The Countdown to my first University Exams
With 20 days left until my very first ever exam at university, the nerves are definitely starting to settle in a little bit. All the lectures notes to cover, all the revision sessions to attend and hopefully get something out of, time is blurring by in a whir of fast and slow and everything in between.
Not having had exams in first year because of Covid felt like a huge relief last year, I can’t lie. The thought of not having to spend days studying non-stop was great. But, looking back on it, I missed out on one vital thing – experience. In not having my first-year end of year exams, I have now been thrown into my second-year ones with absolutely no idea what it means to sit a university level exam.
Although Life Sciences and all of the module lecturers have been super helpful in providing guides and advice and structure, there is only so much you can learn from just hearing about it. Alas, there isn’t anything I can do now to change the past, but it does mean I’ve definitely run into some challenges with preparing for my exams.
First things first, my second-year exams are all online and open book this year, which means that I can have all of my notes and books and slides open and ready to use! This might seem like a super great thing, and in a way, I know it is really going to help me get the grades I need, but I can’t help from wondering, would I approach my revision differently if they weren’t open book, or if they were in person?
The answer to that is most likely yes… I can’t imagine being this relaxed if I knew that in 20 days I would be sitting a handwritten exam with 90 minutes to answer loads of mini-essay questions simply based on the knowledge I have in my head.
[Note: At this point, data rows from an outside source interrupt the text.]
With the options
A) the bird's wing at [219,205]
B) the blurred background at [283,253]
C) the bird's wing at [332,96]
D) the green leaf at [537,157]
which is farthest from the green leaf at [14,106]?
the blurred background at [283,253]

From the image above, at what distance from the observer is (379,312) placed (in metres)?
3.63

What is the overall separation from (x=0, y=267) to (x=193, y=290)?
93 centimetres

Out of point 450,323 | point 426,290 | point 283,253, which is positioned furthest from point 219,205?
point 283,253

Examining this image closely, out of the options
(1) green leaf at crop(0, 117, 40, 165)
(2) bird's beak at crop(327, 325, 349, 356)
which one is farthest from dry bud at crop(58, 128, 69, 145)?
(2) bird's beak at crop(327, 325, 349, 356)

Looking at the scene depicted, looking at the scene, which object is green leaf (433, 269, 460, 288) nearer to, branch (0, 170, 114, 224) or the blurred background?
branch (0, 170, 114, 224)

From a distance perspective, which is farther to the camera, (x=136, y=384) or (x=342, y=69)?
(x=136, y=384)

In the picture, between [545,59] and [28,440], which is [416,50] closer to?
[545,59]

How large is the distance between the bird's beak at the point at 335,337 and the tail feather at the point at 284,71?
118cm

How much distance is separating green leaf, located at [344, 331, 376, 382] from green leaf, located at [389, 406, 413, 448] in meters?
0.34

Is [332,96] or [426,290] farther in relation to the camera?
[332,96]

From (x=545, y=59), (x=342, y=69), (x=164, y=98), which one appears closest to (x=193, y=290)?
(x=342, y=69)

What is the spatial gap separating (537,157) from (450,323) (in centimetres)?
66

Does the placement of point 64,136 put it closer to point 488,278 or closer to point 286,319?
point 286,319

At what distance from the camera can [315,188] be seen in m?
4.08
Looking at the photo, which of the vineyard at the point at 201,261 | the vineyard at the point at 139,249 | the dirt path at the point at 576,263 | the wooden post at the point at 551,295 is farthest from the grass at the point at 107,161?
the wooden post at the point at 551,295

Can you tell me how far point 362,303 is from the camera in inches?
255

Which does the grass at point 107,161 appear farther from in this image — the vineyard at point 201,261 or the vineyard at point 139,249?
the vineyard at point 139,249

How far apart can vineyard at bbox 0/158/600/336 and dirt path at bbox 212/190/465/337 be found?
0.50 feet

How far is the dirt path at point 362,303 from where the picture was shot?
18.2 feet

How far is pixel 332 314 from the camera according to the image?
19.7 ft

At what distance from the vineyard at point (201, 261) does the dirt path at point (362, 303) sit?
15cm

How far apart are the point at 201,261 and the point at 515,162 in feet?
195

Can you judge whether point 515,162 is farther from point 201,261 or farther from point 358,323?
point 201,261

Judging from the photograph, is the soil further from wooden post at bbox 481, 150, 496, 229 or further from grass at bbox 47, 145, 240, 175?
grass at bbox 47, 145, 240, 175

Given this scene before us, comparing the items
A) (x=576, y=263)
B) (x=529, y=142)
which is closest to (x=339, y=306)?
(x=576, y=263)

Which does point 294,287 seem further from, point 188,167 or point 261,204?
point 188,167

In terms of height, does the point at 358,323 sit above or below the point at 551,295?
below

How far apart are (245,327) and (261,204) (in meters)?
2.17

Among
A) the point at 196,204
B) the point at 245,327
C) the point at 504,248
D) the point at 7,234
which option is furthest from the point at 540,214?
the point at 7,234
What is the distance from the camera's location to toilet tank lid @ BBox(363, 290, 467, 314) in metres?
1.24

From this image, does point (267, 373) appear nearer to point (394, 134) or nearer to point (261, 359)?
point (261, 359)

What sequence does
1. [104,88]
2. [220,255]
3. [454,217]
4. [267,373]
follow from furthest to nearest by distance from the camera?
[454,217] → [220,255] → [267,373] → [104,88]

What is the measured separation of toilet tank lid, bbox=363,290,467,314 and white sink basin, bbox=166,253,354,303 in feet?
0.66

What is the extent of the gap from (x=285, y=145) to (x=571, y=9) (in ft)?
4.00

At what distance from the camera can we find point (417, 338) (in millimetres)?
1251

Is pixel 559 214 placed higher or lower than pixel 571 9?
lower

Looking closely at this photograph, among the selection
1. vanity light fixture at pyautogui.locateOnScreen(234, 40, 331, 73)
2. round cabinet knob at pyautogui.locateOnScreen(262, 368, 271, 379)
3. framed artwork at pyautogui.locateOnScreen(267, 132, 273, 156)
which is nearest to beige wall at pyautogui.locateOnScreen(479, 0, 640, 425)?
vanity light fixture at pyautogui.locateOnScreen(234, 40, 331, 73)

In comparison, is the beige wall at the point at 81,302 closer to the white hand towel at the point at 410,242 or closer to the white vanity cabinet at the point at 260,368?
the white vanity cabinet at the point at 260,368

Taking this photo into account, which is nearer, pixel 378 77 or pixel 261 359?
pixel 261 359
That being said, I am trying as much as possible to pretend like these exams are normal, closed book and in-person timed to avoid diverting from what will hopefully go back to normal in my third year.
Regardless of the situation, one thing remains a fact – I have real exams that each account for 70% of their respective module, and together account for my year grade, worth 18% of my entire degree. This fact alone has been more than enough to keep me motivated to work. But even then, there are moments, (Like this one I’m having as I write this) where I just can’t seem to keep my brain focussed on my work. These moments can feel kind of scary, because after I wonder if I’ve just wasted an hour that I could’ve used to learn more, and if that hour would have covered the one topic that a big question will be on.
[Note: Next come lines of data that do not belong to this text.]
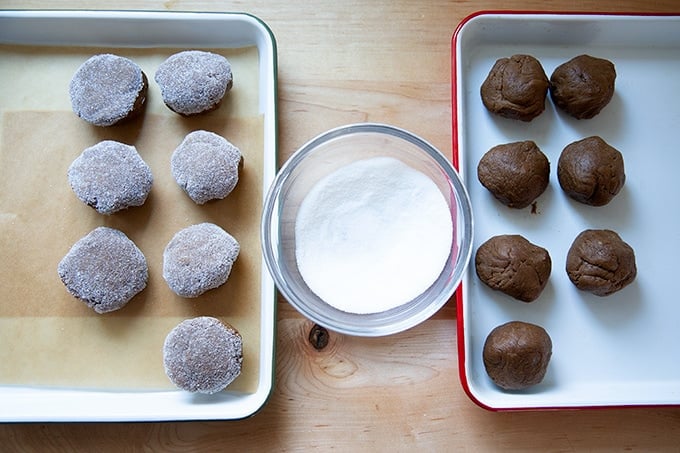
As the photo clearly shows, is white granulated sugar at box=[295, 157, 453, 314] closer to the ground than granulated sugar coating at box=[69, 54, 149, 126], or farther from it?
closer to the ground

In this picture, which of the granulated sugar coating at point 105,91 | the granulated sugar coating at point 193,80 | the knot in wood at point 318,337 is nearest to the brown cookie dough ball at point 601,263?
the knot in wood at point 318,337

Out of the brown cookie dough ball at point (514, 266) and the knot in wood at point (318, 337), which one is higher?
the brown cookie dough ball at point (514, 266)

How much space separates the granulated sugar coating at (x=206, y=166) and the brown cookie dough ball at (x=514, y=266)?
19.5 inches

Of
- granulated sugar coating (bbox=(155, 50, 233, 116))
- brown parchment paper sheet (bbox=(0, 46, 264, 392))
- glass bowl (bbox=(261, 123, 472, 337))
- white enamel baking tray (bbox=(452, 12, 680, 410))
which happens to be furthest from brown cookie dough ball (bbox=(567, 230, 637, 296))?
granulated sugar coating (bbox=(155, 50, 233, 116))

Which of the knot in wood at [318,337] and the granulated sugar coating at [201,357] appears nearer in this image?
the granulated sugar coating at [201,357]

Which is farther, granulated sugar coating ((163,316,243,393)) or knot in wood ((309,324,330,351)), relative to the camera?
knot in wood ((309,324,330,351))

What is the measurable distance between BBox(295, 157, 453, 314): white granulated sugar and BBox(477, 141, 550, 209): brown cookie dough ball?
0.34 ft

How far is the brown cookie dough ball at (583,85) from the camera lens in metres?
1.27

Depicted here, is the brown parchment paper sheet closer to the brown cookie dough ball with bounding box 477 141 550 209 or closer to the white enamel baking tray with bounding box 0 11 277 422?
the white enamel baking tray with bounding box 0 11 277 422

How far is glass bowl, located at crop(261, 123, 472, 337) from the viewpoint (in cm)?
120

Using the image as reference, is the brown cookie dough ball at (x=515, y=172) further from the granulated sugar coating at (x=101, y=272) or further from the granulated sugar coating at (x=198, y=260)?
the granulated sugar coating at (x=101, y=272)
My advice (to myself as well as anyone reading this looking for a way to approach this) is to take a breath. It’s important to remember that the human mind isn’t built to concentrate for periods of time longer than 50 minutes (on average) at a time. So taking a short 10-minute break after an intensive hour of study is ultimately more productive than trying to binge study for 3 hours in a row. If your mind begins to. wander, it’s letting you know that it needs a pause, so give it one. Now, that’s not to mean you should completely stop working for the day – that’s counterproductive as well. The best bet is to take a 15-minute break in between 45-55 minute study bursts, with no phone/social media distractions, just a mental break. Have a mini dance party, do 15 minutes of abs, go for a walk around your street, make a coffee, have a snack, and then sit back down and push through another study session.
Truly, I have come to realise that there is no “ideal” study method. Every single person has what works for them, and if I’m honest I haven’t fully found one singular method that works for me. I am a very brain active person, and so doing the same thing over and over every day can work for me for a while, but if I don’t throw in some variation, eventually I’ll become so habituated to my method that it stops working.
Another challenge I have found recently is the different intensity levels in how my friends approach studying. I have some friends who have cut off all social interactions to focus on their exams, then I have others who have done no such thing. I feel almost stuck in the middle, with part of me longing to simple lock myself away with nothing but my books, and the other part wanting to ignore the exams entirely. Especially with everything opening up again as restrictions are lifting, it’s been a challenge, stopping myself from saying yes to every outing I’m invited to.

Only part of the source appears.